The first still frame at right shows occurs when the particle (whose equilibrium location is identified by the green dot and dashed line) is undergoing a displacement to the right, in the positive direction, as evidenced by the black arrow to the right. At this instant, the particle is moving to the right with a maximum velocity so that the red arrow points to the right, and the value of the particle velocity plot (at the green equilibrium location) is a maximum. The neighboring particles have been also displaced to the right, but are now spread apart from each other (rarefaction), so the pressure associated with the green equilibrium point location is negative. The second still frame represents the time at which the particle (originally at the green equilibrium location) has reached its maximum positive displacement to the right. At this instant, the particle velocity is zero. Also, the spacing between the displaced particle (originally at the green dot, but now displaced to the right tp the black dot at the tip of the arrow) and its displaced neighbors is the same value as when the particles were all at their equilibrium locations, so the pressure is zero.
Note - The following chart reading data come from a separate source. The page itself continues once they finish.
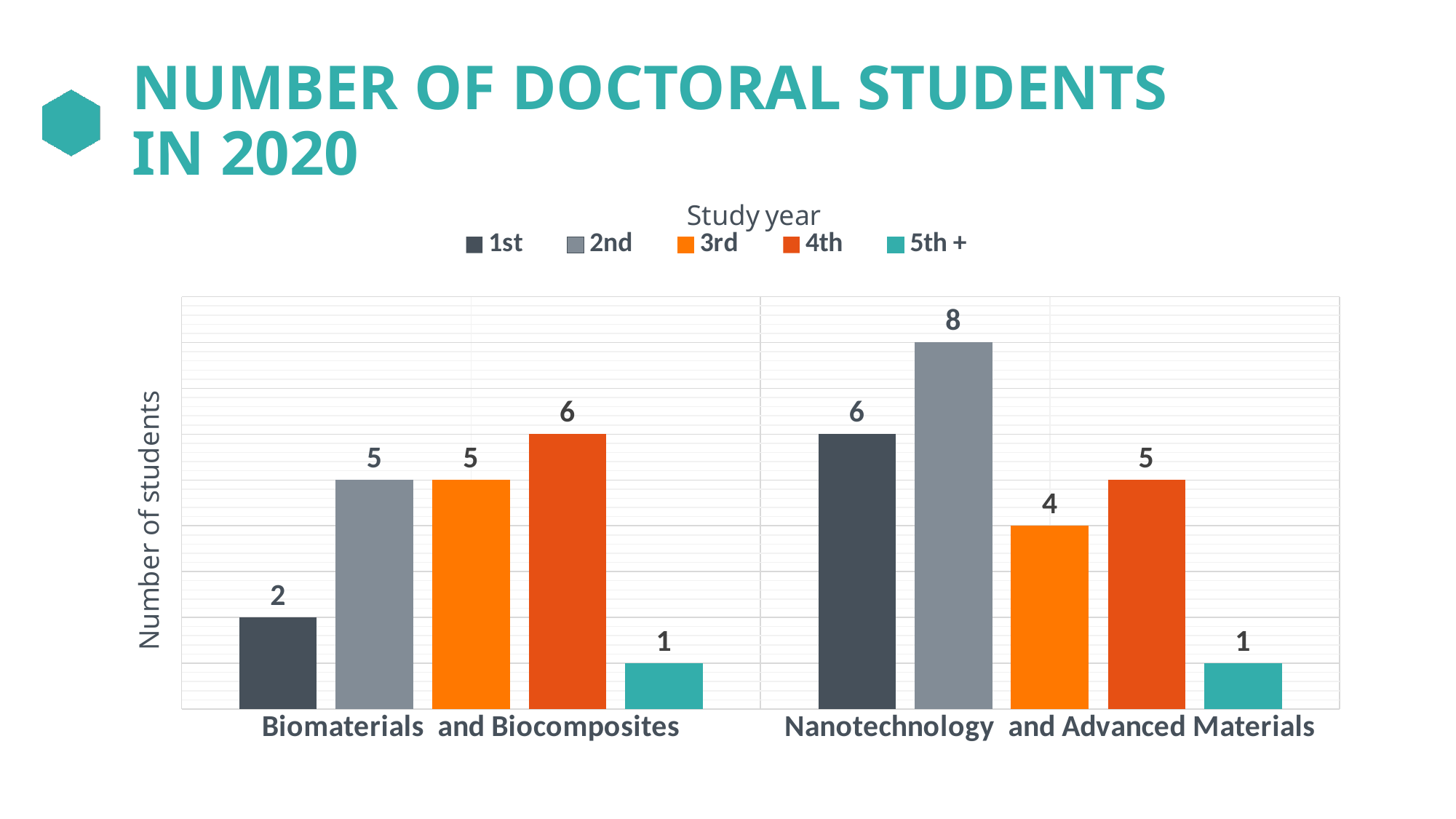
How many 2nd-year doctoral students are in Nanotechnology and Advanced Materials? 8 How many 3rd-year doctoral students are in Nanotechnology and Advanced Materials? 4 How many programme categories are shown on the x axis? 2 How many 1st-year doctoral students are in Biomaterials and Biocomposites? 2 What kind of chart is shown on the slide? Bar chart How many 4th-year doctoral students are in Biomaterials and Biocomposites? 6 Which study year has the fewest doctoral students in Biomaterials and Biocomposites? 5th + Which programme has more 4th-year doctoral students, Biomaterials and Biocomposites or Nanotechnology and Advanced Materials? Biomaterials and Biocomposites Which study year has the most doctoral students in Nanotechnology and Advanced Materials? 2nd What is the title of the legend above the chart? Study year What is the difference between the number of 1st-year students in Nanotechnology and Advanced Materials and in Biomaterials and Biocomposites? 4 How many series does the legend list? 5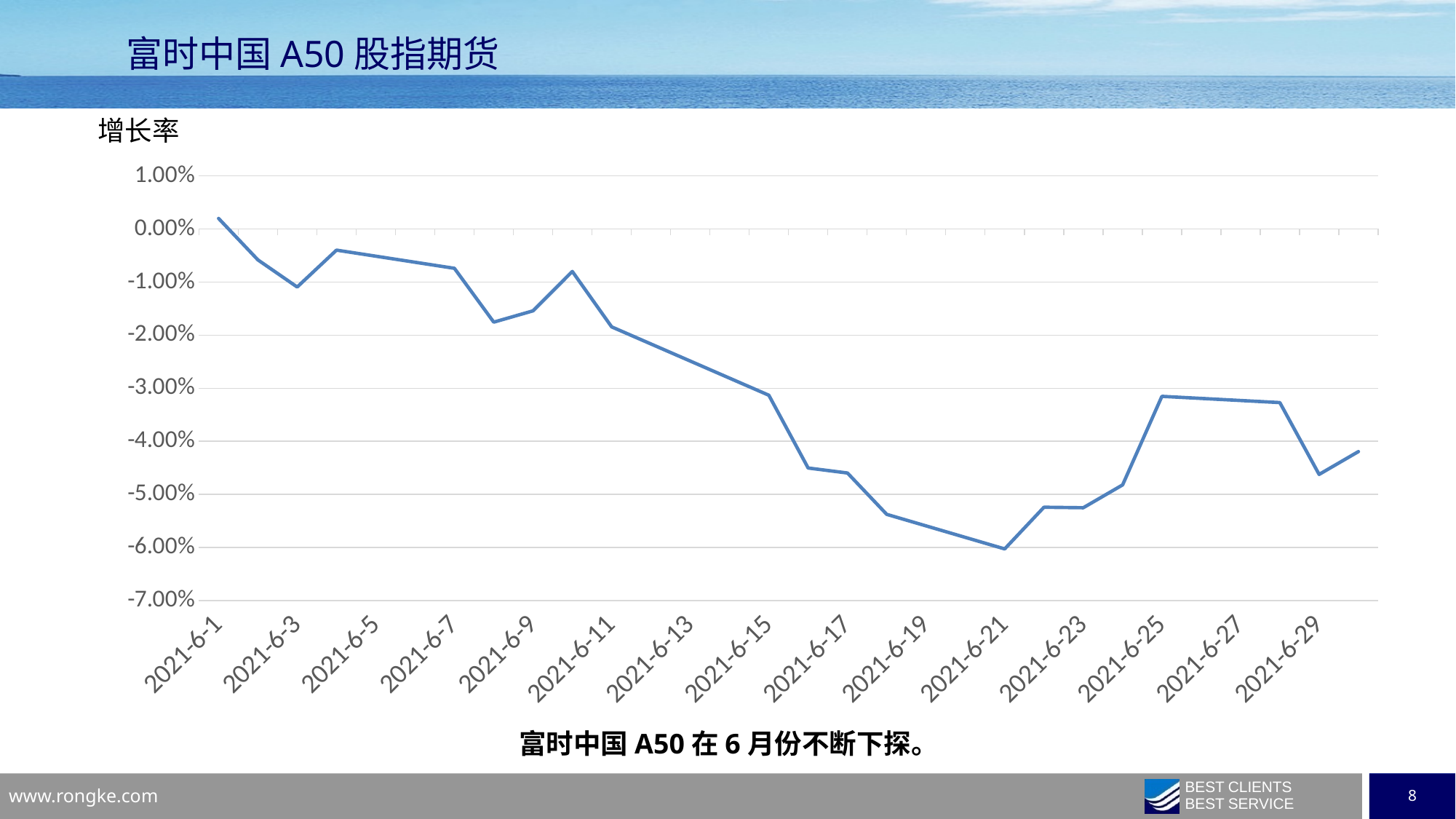
Is the value for 2021-6-21 greater or less than -5.00%? less Is the value for 2021-6-25 greater or less than -4.00%? greater What kind of chart is shown on the slide? line chart On which date does the line reach its lowest value? 2021-6-21 Is the value for 2021-6-17 greater or less than -4.00%? less What is the title of the slide containing the chart? 富时中国 A50 股指期货 On which date does the line reach its highest value? 2021-6-1 Which date has the larger value, 2021-6-1 or 2021-6-21? 2021-6-1 Overall, does the line rise or fall from 2021-6-1 to 2021-6-21? fall What label is shown on the vertical axis of the chart? 增长率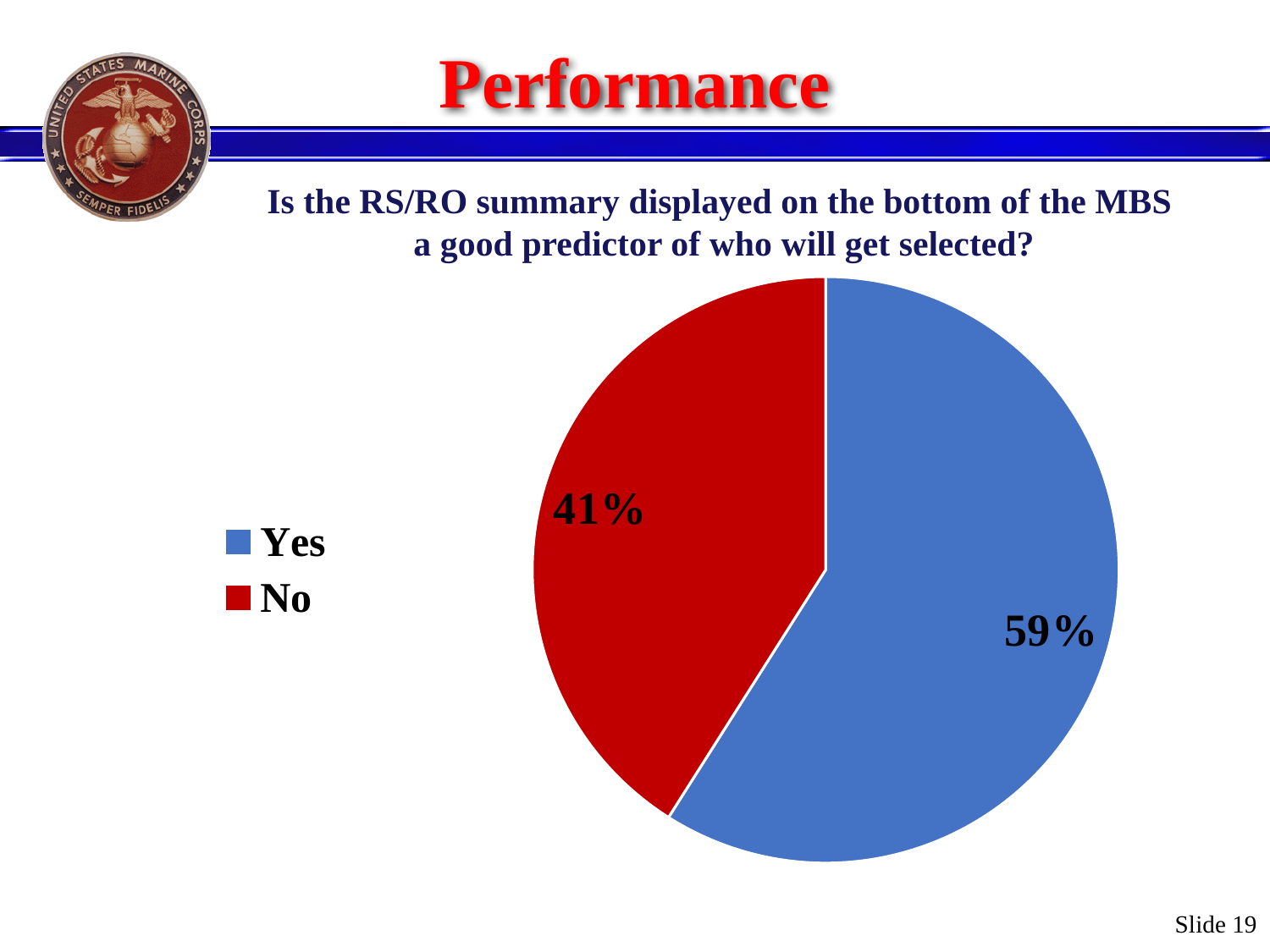
What share of the pie does the No slice represent? 41% What percentage of respondents answered No? 41% Which response has the smallest share of the pie? No Which is larger, the share for Yes or the share for No? Yes What percentage of respondents answered Yes? 59% What colour is the Yes slice? blue Which response has the largest share of the pie? Yes What question does the pie chart summarise responses to? Is the RS/RO summary displayed on the bottom of the MBS a good predictor of who will get selected? How many slices does the pie chart have? 2 How many entries does the legend list? 2 What is the difference in percentage points between the Yes and No shares? 18 What kind of chart is shown on the slide? pie chart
The third still frame represents the time at which the particle (originally at the green equilibrium location) is still displaced in the positive direction (black arrow still points to the right), but the particle is moving to the left with a negative velocity as it returns to its equilibrium position. The particle is now closer to its neighbors than the equilibrium spacing was (compression), so the pressure is positive. ### References

1. David T. Blackstock, Fundamentals of Physical Acoustics (John Wiley & Sons, Inc., 2000), pg. 48.